YOUR GOAL –
Search for the word "site" in the entries. Each line that holds it should be copied.

AVAILABLE DATA –
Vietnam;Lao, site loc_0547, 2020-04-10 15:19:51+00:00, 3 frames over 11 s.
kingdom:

--

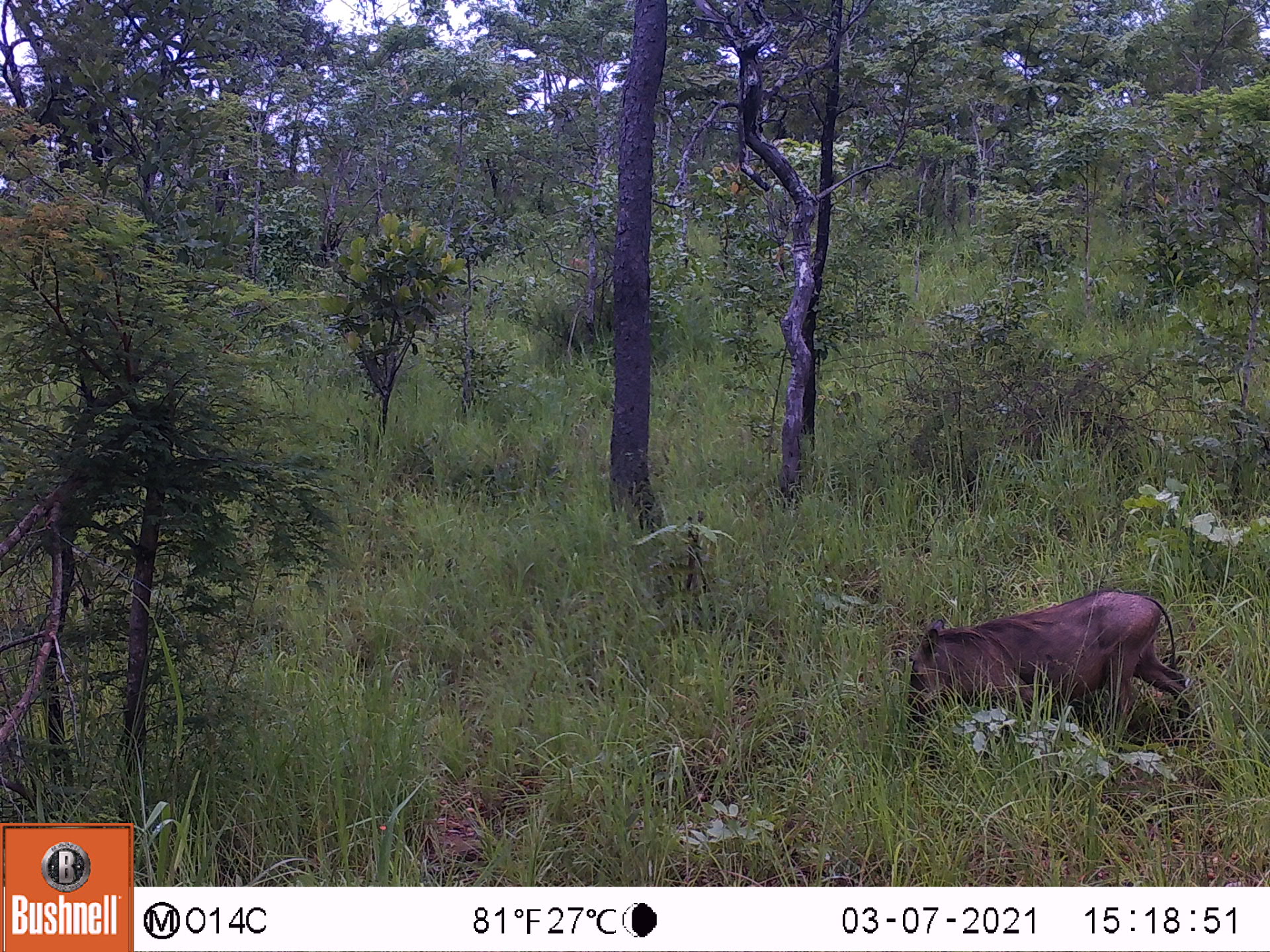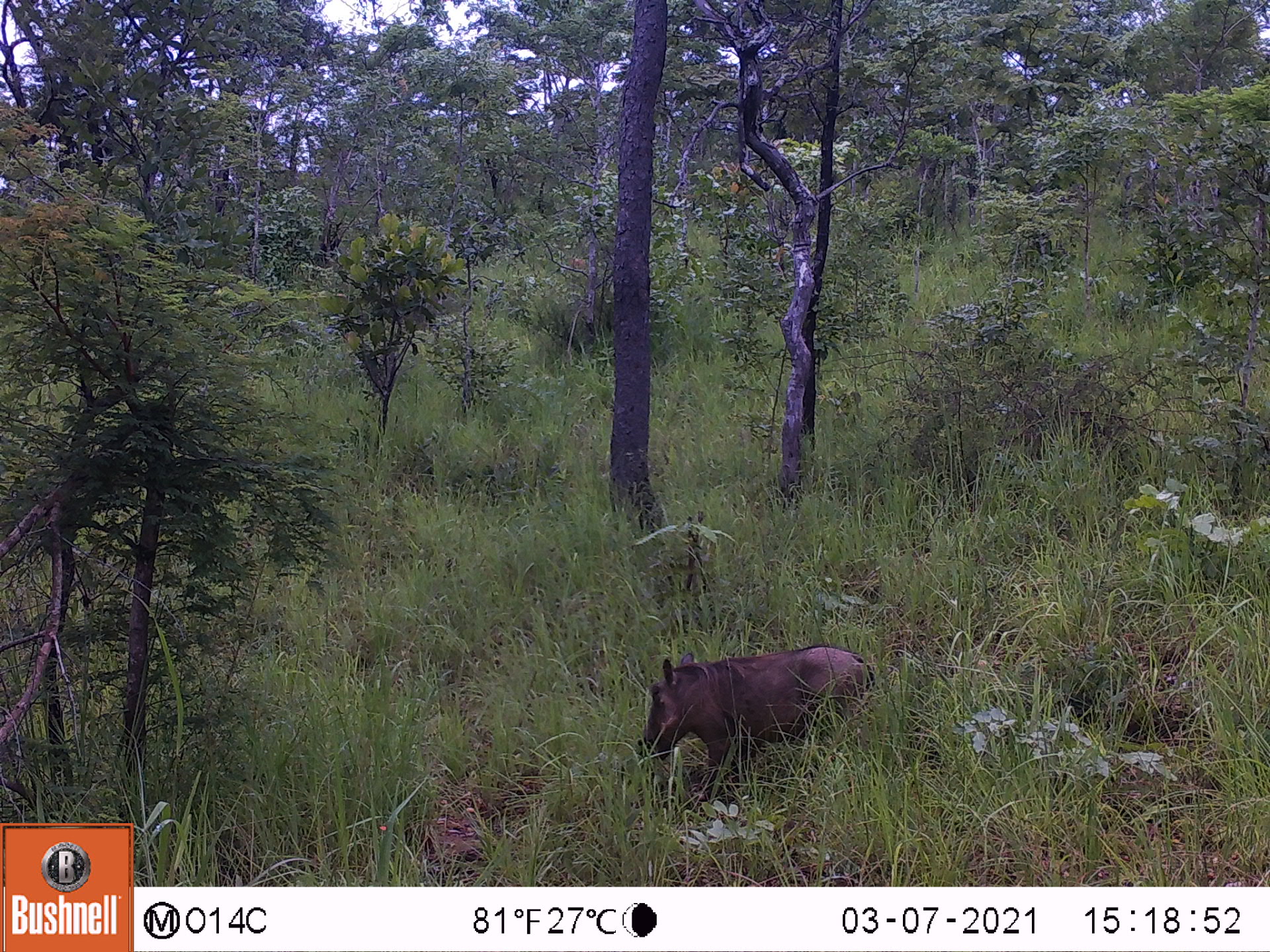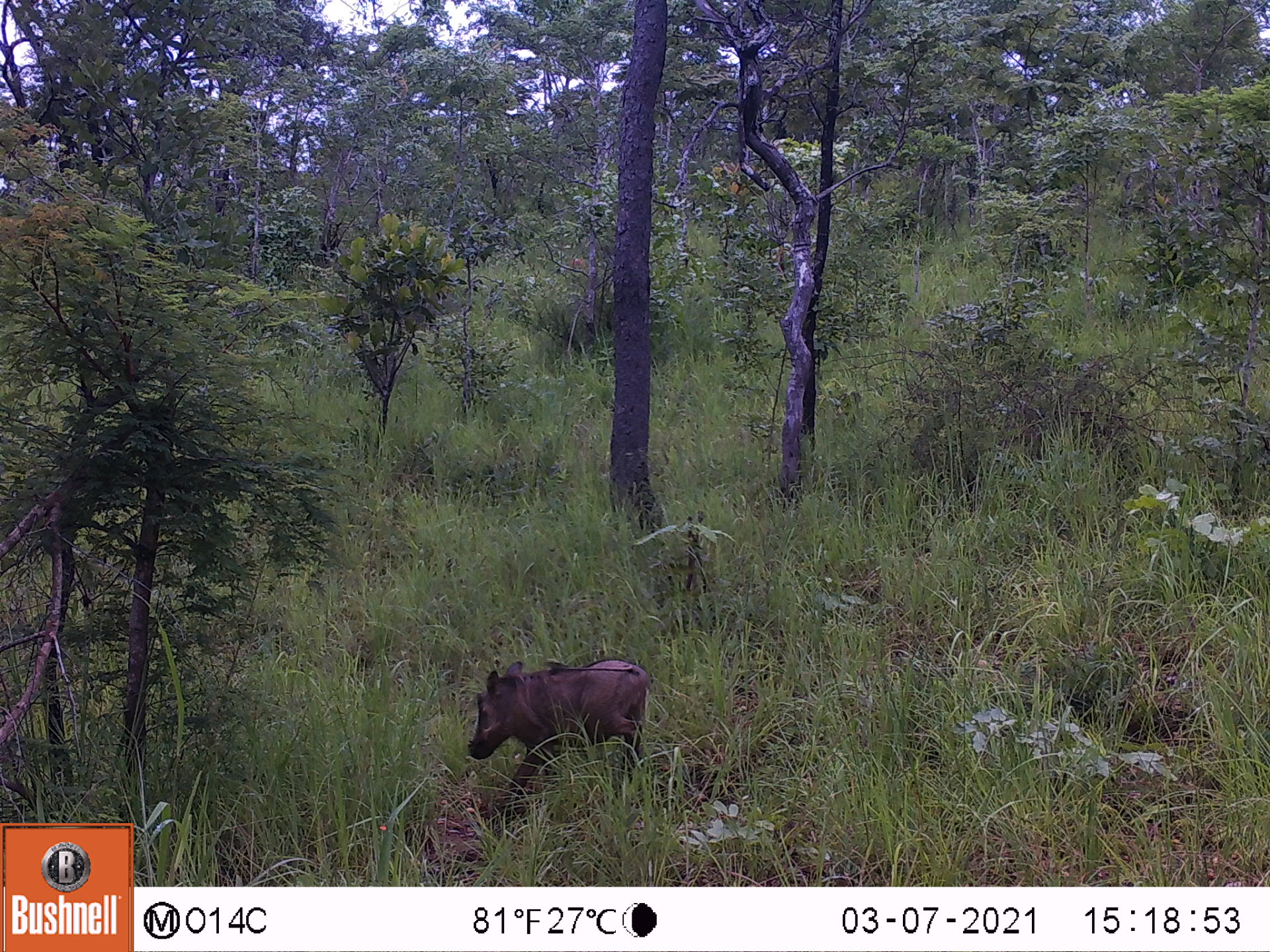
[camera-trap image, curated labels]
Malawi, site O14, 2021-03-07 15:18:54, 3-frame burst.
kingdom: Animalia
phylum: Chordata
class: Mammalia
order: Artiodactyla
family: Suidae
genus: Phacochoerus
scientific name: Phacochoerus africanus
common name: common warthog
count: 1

...

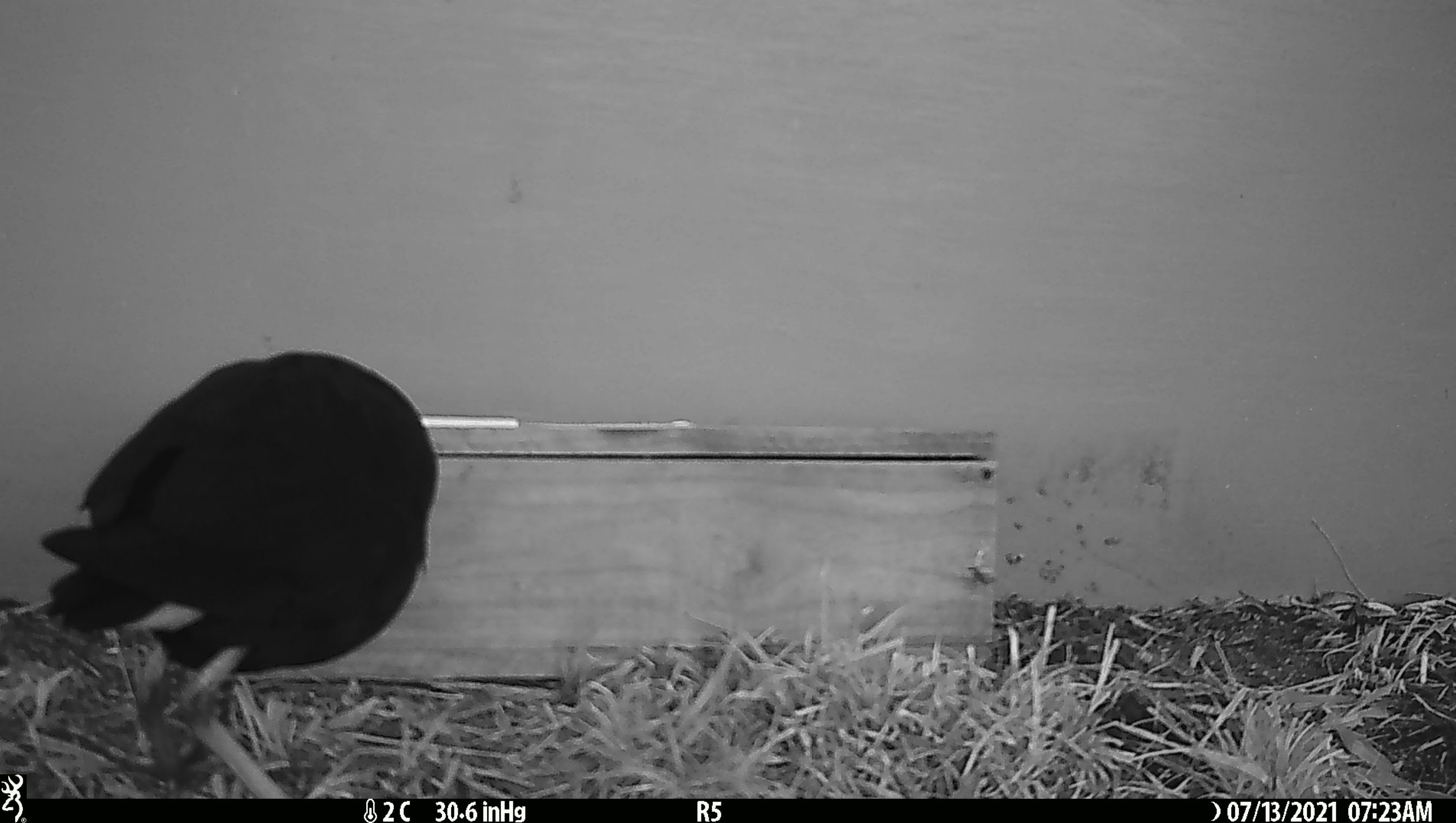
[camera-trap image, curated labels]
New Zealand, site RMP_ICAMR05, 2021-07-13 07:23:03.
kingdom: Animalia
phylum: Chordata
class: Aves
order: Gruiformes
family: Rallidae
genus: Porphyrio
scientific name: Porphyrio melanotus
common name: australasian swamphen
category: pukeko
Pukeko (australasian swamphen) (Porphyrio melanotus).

PROBLEM SOLUTION –
Vietnam;Lao, site loc_0547, 2020-04-10 15:19:51+00:00, 3 frames over 11 s.
Malawi, site O14, 2021-03-07 15:18:54, 3-frame burst.
New Zealand, site RMP_ICAMR05, 2021-07-13 07:23:03.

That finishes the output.